> [REQUESTS]:
(a) Retype the portion of the Bertelsmann article that opens with the words containing "Melanie Stern is" and closes with "German media powerhouse.".
(b) List every distinct euro amount mentioned in the Bertelsmann article.
(c) Say whether each statement agrees with the Bertelsmann article, answering yes or no and quoting the words that decide it: (i) GBL held a 25% stake in Bertelsmann. (ii) Analysts valued Frere's stake at more than €5 billion. (iii) The Mohns agreed to the buyback in early May.

> [TEXT TO READ]:
= = = =

Melanie Stern is section editor of Families in Business.
Going public was not an option for Bertelsmann's Mohn family. In the nick of time the family managed to hold onto control of their media powerhouse. Melanie Stern reports on Bertelsmann's buyback and what could have been Germany's biggest IPO
There are not that many family businesses that are publicly traded, have a professional non-family management and board, and a founding family whose name is in the press as many times – or maybe more than – the CEO's. Bertelsmann's Mohn family are the exception; led by family spokesperson and head of the Bertelsmann Foundation, Liz Mohn, the family makes no secret that they intend to remain the ones in charge of the German media powerhouse.
And they are willing to pay for the privilege. In late May, when investment giant Groupe Bruxelles Lambert (GBL) looked like it was about to float its 25% stake in the firm, the Mohns agreed to buy back the stake for €4.5 billion, including GBL's 2006 dividends. Reports said the deal was done over dinner between Liz Mohn and GBL patriarch Albert Frere, following an unsuccessful board meeting, and as Frere's stake was valued by analysts at between €3.5 billion to €5 billion, Ms Mohn paid over the odds to cut the Belgian Baron out of the picture. Struck just days before the clause that would have forced Bertelsmann's ascension to the public markets to go live, the Mohn family narrowly avoided being dragged to market against their will. Allegedly, the €4.5 billion offer was the first put on the table.

= = = =

Records from a spatial question set
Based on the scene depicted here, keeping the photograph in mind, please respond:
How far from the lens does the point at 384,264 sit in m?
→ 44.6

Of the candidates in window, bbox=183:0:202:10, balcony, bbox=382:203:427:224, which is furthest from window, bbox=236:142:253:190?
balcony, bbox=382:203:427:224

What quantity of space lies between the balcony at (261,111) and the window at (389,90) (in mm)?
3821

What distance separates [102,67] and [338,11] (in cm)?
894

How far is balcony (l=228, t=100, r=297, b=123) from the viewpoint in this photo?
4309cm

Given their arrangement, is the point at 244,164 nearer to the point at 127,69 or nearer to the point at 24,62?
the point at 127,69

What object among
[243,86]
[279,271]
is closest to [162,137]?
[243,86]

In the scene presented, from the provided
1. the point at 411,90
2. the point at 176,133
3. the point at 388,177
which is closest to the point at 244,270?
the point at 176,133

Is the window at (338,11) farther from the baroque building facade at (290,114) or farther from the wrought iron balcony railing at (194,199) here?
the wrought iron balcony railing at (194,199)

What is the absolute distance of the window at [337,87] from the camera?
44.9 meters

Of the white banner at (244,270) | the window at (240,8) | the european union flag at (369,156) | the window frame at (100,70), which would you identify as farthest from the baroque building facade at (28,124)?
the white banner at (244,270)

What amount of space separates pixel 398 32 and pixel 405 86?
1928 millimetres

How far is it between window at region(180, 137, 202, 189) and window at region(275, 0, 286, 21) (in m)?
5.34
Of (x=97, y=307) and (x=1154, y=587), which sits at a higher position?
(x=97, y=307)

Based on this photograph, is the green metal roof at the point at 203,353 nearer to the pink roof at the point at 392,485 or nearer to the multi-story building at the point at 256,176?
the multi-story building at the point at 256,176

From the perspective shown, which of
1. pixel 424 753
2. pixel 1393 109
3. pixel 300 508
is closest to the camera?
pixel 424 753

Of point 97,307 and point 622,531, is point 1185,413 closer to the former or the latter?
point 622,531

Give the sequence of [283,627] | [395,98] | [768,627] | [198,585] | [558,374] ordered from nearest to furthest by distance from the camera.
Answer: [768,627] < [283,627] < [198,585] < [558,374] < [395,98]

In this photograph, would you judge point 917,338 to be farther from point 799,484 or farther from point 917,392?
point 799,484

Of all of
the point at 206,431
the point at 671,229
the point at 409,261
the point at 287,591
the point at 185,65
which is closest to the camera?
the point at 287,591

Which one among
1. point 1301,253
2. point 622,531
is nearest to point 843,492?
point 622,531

= = = =

> [WORKED ANSWERS]:
(a)
Melanie Stern is section editor of Families in Business.
Going public was not an option for Bertelsmann's Mohn family. In the nick of time the family managed to hold onto control of their media powerhouse. Melanie Stern reports on Bertelsmann's buyback and what could have been Germany's biggest IPO
There are not that many family businesses that are publicly traded, have a professional non-family management and board, and a founding family whose name is in the press as many times – or maybe more than – the CEO's. Bertelsmann's Mohn family are the exception; led by family spokesperson and head of the Bertelsmann Foundation, Liz Mohn, the family makes no secret that they intend to remain the ones in charge of the German media powerhouse.

(b)
€4.5 billion
€3.5 billion
€5 billion

(c)
(i) Yes: "float its 25% stake in the firm"
(ii) No: "valued by analysts at between €3.5 billion to €5 billion"
(iii) No: "In late May"